SELECTED EXTRACT>
The logging of tropical forests is widespread, but it is not necessarily environmentally catastrophic, according to a team of international researchers.
A new study shows that under current timber harvesting intensities, Amazon forests logged with reduced impact logging techniques can recover their initial carbon stock in seven to 21 years. This means that sustainably logged tropical forests continue to play a key role in global carbon sequestration, or the capture and long-term storage of atmospheric carbon dioxide, with important implications for global climate.
“These results suggest that tropical forests can be managed sustainably, producing timber and maintaining the important environmental service of carbon storage,” said Christopher Baraloto, director of the International Center for Tropical Botany, a collaboration between FIU and the National Tropical Botanical Garden. Baraloto helped lead the study, which was published in Current Biology in September.

Stored data:
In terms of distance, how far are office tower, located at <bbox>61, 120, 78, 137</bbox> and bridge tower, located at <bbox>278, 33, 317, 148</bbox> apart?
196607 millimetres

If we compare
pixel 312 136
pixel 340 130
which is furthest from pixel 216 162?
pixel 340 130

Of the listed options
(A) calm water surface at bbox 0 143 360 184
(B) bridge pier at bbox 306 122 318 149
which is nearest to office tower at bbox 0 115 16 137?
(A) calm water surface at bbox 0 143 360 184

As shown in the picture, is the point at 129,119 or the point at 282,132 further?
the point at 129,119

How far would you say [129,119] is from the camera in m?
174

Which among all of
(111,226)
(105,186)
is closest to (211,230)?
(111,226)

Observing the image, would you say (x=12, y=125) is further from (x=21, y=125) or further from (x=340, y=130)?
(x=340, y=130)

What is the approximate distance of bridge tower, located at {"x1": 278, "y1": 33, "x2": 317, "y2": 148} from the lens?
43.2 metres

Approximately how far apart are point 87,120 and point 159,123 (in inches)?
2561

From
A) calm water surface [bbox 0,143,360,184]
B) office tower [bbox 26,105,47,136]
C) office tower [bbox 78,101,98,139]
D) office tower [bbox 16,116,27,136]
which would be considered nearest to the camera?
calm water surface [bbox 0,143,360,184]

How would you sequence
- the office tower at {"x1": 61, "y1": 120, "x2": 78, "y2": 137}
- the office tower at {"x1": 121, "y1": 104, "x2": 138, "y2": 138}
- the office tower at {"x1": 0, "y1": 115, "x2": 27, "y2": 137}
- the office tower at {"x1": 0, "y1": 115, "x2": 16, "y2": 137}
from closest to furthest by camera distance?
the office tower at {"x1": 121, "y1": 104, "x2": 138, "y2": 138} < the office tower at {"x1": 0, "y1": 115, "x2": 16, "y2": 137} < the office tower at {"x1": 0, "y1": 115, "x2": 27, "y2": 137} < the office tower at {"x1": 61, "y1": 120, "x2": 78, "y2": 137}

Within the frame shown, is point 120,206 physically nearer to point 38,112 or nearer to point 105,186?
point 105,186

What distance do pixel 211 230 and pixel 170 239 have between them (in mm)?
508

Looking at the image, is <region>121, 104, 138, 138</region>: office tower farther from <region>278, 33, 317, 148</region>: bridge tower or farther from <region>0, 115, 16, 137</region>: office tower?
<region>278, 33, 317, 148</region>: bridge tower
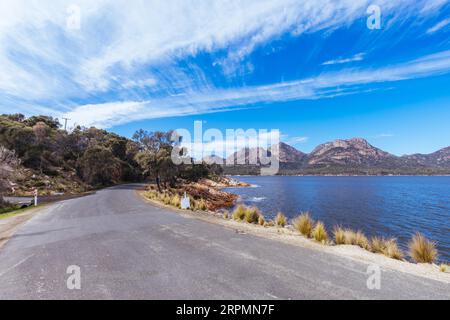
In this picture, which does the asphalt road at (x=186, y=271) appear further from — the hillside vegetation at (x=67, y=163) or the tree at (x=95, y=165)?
the tree at (x=95, y=165)

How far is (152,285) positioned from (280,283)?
2.39m

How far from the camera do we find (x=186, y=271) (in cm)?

EXERCISES>
1. Do these statements agree with the article on tropical forest logging? Answer yes or no for each and quote the deciding words. (a) Under current harvesting intensities, Amazon forests logged with reduced impact techniques can recover their initial carbon stock in seven to 21 years. (b) The study appeared in Nature. (c) The International Center for Tropical Botany is a collaboration between FIU and the National Tropical Botanical Garden.
2. According to the article on tropical forest logging, who directs the International Center for Tropical Botany?
3. Write the next part of the article on tropical forest logging, beginning after its last sentence.

OUTPUTS IN ORDER>
1.
(a) Yes: "Amazon forests logged with reduced impact logging techniques can recover their initial carbon stock in seven to 21 years"
(b) No: "published in Current Biology in September"
(c) Yes: "a collaboration between FIU and the National Tropical Botanical Garden"

2. Christopher Baraloto

3.
Forest management regulations vary among Amazonian countries, but less than 5 percent of tropical forests are under some form of recognized, sustainable management. Poor logging practices continue to degrade many forests, while others continue to be cleared and converted into more profitable pasture and plantations.
“Our results underline the importance of sustainable forest management practices for carbon storage, and continued monitoring will be necessary to determine how logging impacts other environmental services and local biodiversity,” Baraloto said.
These results provide forest managers and policy makers with a new tool to make informed decisions on how to promote the harvest of forest products while preserving the essential environmental services within forests.